While RNN-based methods have experienced periods without good performance in either predictive accuracy or forecasting capability for LSTF issues, they are lower in complexity compared to Transformer-based models. Moreover, the structure of RNN-based models is more suitable for processing time series data and allows long- and short-term patterns to be captured simultaneously. By studying strategies that have proven successful in other network models, such as patching techniques, RNN-based models may shine again. We summarize the RNN-based models in
Table 1.
3.2. CNN-Based Models
Convolutional neural network (CNN) is crucial for the success of deep learning in the CV realm. In the field of TSF, CNNs can leverage their high efficiency in local feature extraction. Meanwhile, temporal convolutional networks (TCNs), after effectively introducing causal convolution and dilated convolution, are highly suitable for processing sequence data and improve the performance of handling long-term sequences in some scenarios. They are designed to address the problems of RNNs such as vanishing gradients and high computational complexity encountered in handling long sequences and utilize the advantages of modeling long-term dependencies faster and the ability to compute in parallel. Even though TCNs have increased performance, other neural network types may still perform better on long sequences.

Data excerpt:
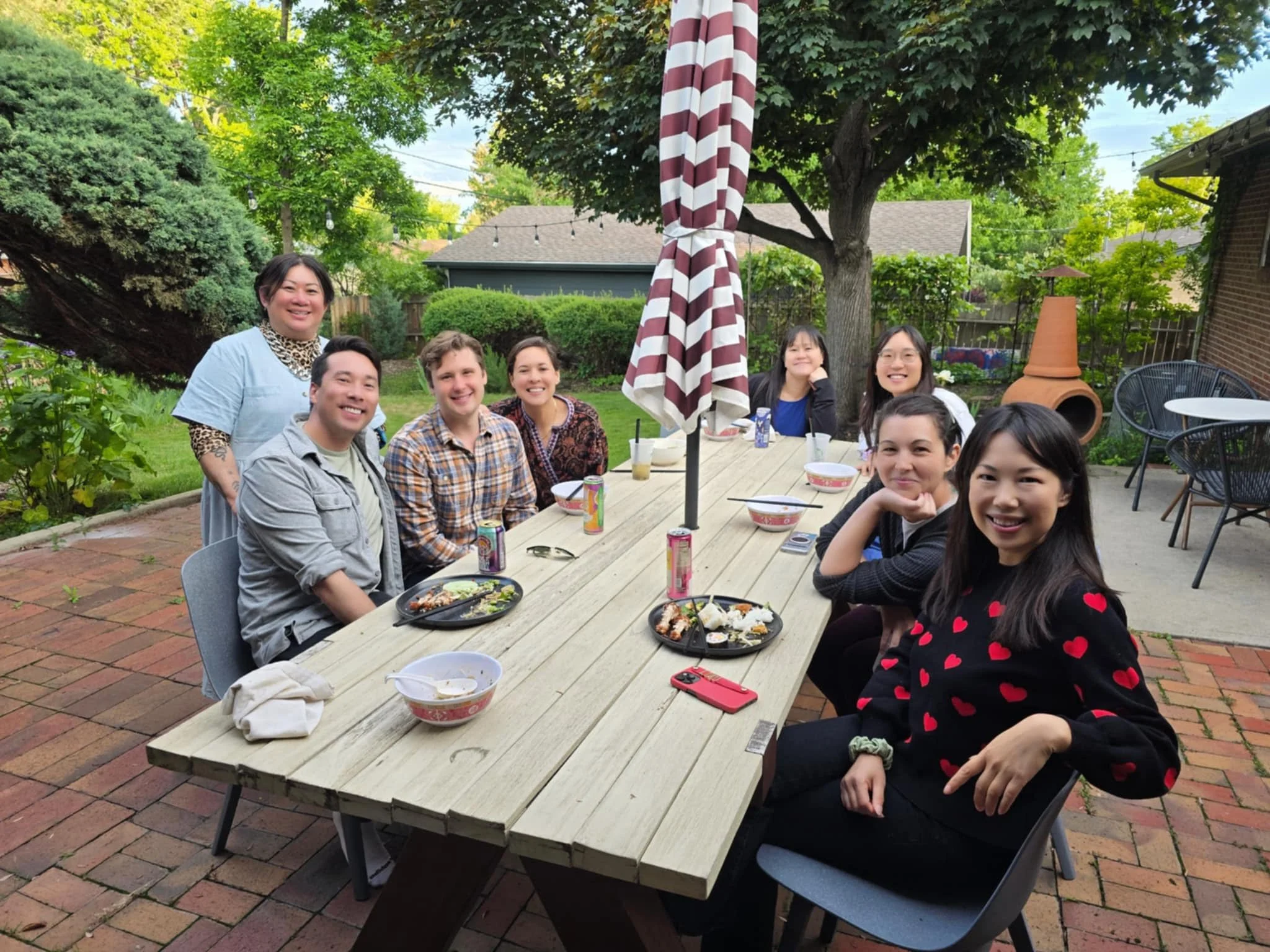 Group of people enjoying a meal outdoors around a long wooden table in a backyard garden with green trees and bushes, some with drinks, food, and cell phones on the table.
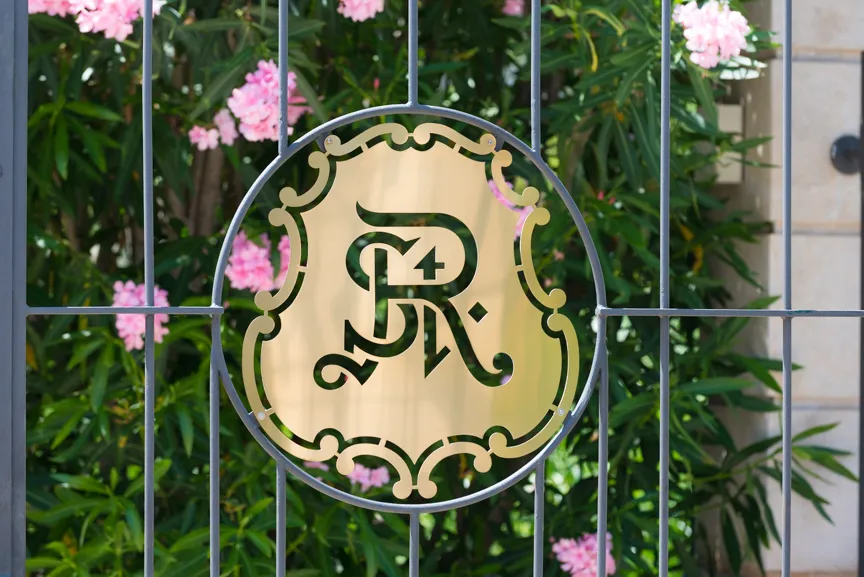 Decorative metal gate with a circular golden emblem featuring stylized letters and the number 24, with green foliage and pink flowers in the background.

Prompt:
Please carry on the passage about neural network models for time series forecasting, picking up right after its last sentence. You won't need the material to do this.

Answer to this problem:
DSANet [
47] focuses on time series with dynamic periodic or non-periodic patterns. It independently inputs each univariate time series into two parallel convolution structures, each operating at a different scale, to model global and local complex patterns, respectively. Meanwhile, each branch combines an individual self-attention module to learn the dependencies between different sequences. DSANet also employs an autoregressive component to address the issue of neural network output scale insensitivity to input scale, and, finally, considers the mixture of linear and non-linear components as a result. MLCNN [
48] places the construal-level theory of psychology as the core of the entire model design. From the human perspective, MLCNN uses abstract features to predict distant future values. Some specific features are used to predict near-future values, thereby improving the prediction performance by fusing prediction information from different future moments. To achieve this objective, an MLCNN was used to build a multi-tasking architecture wherein one main task and four auxiliary tasks were used to learn about the target future moment and its near- and distant-future values. The raw time series constructed five intermediate feature maps with different levels through a 10-layer one-dimension CNN. After that, it was used as the input for the subsequent LSTM-based fusion-encoder–main-decoder part to obtain the result of the non-linear part, and then the linear part’s results obtained using AR were merged to obtain the final prediction.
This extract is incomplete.